インタビュー:ICRCの現場で働く看護師、パリーナ・A・アスゲルスドッティル

2013.01.25

東京、1月25日、

日本赤十字看護大学が主催する国際教育講演会『災害・紛争の現状と看護職の役割』が行われました。登壇者の一人として来日したパリーナ・A・アスゲルスドッティルは、30年近くICRCの現場で働いてきた看護師です。その第一線で活躍してきた彼女に、ICRCでの活動、経験、思い、そしてこれから活躍する若い世代に向けたメッセージも含め、インタビューをしました。

ICRCで働こうと思ったきっかけは何ですか?
1985年、私は別の団体でエチオピアで働いていて、そこでICRCの仕事を目の当たりにしました。とても共感し、帰国後すぐに赤十字に連絡を取り、仕事をすることになりました。ICRCでの最初の派遣先は、タイ・カンボジアの国境でした。とても難しい任務でしたが、人道支援に対する思いだけでなく、自分ができることを活かしていく仕事にとてもやりがいを感じました。

様々な国で活動してきた中で、どのミッションが一番大変だと感じましたか?
どの仕事も大変であると同時に、とてもやりがいのあるものです。状況によっては避難しなくてはいけないこともありましたし、同僚を亡くしたこともあります。安全上の問題で、十分な施設のない所で活動しなくてはいけないこともあります。ICRCの現場は直面する課題との闘いです。

現場で活動する上で、何が原動力となっていますか?
紛争や武力衝突は世界中でいまだに減っていませんし、むしろニーズは増える一方です。このような中、どの現場にあってもICRCの根幹となる人道理念、そしてICRCが必要とされていることを忘れずに活動を続けてきました。また任務地で出会う現地職員との交流も大きな原動力となっています。異なる国籍の人と、一つの目標に向かって協力しながら活動できることは、この上ない幸せです。

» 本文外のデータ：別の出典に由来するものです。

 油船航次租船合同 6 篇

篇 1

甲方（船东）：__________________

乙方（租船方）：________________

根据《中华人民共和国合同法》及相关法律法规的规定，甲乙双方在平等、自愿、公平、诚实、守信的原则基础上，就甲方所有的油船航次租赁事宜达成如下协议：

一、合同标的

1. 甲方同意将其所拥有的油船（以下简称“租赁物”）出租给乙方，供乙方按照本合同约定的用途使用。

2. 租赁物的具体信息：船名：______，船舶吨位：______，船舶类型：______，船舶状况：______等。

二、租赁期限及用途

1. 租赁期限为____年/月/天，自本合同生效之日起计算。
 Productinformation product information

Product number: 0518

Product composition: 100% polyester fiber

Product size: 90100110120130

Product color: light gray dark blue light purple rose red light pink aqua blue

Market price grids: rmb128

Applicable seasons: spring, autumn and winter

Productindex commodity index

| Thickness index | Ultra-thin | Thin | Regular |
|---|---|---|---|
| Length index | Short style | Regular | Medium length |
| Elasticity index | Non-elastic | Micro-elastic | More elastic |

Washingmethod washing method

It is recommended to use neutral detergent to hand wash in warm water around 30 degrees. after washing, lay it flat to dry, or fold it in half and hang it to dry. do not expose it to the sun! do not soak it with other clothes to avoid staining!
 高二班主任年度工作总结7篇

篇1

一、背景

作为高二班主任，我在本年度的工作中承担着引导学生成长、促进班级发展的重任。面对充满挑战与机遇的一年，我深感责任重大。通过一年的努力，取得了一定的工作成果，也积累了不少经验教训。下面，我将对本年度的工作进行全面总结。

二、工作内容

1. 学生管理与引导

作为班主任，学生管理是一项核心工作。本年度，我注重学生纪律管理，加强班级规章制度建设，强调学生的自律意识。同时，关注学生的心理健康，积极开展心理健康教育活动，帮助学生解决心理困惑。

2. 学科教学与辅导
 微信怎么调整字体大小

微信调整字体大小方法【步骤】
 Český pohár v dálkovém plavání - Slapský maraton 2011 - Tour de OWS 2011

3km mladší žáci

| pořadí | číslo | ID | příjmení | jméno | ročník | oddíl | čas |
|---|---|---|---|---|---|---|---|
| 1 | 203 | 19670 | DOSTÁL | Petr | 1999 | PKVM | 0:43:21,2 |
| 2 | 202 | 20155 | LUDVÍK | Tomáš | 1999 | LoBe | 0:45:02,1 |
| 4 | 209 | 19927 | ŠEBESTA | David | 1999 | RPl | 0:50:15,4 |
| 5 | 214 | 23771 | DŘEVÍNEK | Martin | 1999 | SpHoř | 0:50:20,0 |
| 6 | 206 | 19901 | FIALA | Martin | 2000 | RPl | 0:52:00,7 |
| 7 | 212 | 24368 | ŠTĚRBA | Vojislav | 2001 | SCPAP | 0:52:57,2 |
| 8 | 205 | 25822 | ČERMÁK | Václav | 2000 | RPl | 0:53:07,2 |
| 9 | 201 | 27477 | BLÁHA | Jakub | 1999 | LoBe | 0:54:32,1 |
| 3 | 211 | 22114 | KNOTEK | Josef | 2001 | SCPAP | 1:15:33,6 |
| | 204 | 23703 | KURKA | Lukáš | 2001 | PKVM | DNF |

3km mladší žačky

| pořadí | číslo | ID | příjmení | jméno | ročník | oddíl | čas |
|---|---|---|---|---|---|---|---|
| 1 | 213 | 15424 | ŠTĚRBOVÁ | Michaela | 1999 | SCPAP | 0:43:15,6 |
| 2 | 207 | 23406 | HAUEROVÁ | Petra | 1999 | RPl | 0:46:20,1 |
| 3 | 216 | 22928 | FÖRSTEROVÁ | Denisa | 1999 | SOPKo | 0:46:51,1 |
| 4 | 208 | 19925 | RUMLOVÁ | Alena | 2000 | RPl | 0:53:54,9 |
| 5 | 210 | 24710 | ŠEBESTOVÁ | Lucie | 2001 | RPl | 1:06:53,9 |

現場で日本赤十字社の看護師やその他日本からのNGOなど支援団体と一緒に働いたことはありますか?
はい、もちろんあります。日本赤十字社からの派遣も含め、多くの看護師、医師、技術者と働いたことがあります。みなさんとても仕事熱心ですし、困難な状況にも強く立ち向かい、素晴らしい同僚でした。アフガニスタンの病院でも一緒に働いたことがあります。

日本人だからこそできることは何だと思いますか?
異なる国・人種・文化・宗教・背景を持つスタッフが一つのチームで働く現場では、優しく、礼儀正しく、相手を尊重する日本人はとても好かれ、そして頼られる重要な存在です。また日本は自然災害に対する対応がとてもしっかりしていると思います。是非その能力を世界中で発揮してほしいと思います。

ICRCで働きたいと思う人たちへのメッセージをお願いします。
ICRCの任務は決して夢のような仕事ではありません。日常生活からはかけ離れた状況で、新しい課題に直面する毎日です。語学力や職務経験など求められている能力以外に、柔軟性・適応力・強い精神力が必要となりますが、とてもやりがいのある仕事だと思います。そして何よりも世界中には必要としている現場がたくさんあります。そこで自分自身の力を是非発揮していってほしいと思います。

プロフィール

パリーナ・A・アスゲルスドッティル(看護師、麻酔看護師、保健人材育成修士)

アイスランド出身。2012年12月まで在ジュネーブICRCにおいて看護部スタッフを務める。ICRCのキャリアをスタートしたのは1986年7月、タイ・カンボジア国境のカオイダン戦傷外科病院において外科病棟看護師としてであった。以降パキスタン、イスラエルとパレスチナ占領地域、アフガニスタン、東ティモール、ケニア、ソマリアなど、様々な現場で保健事業マネージャー、病院管理者、麻酔看護師としてキャリアを継続。2005年4月から2007年3月まではジュネーブのICRC本部の看護師長として世界各国のICRCの医療・看護活動、病院マネジメントを統括した。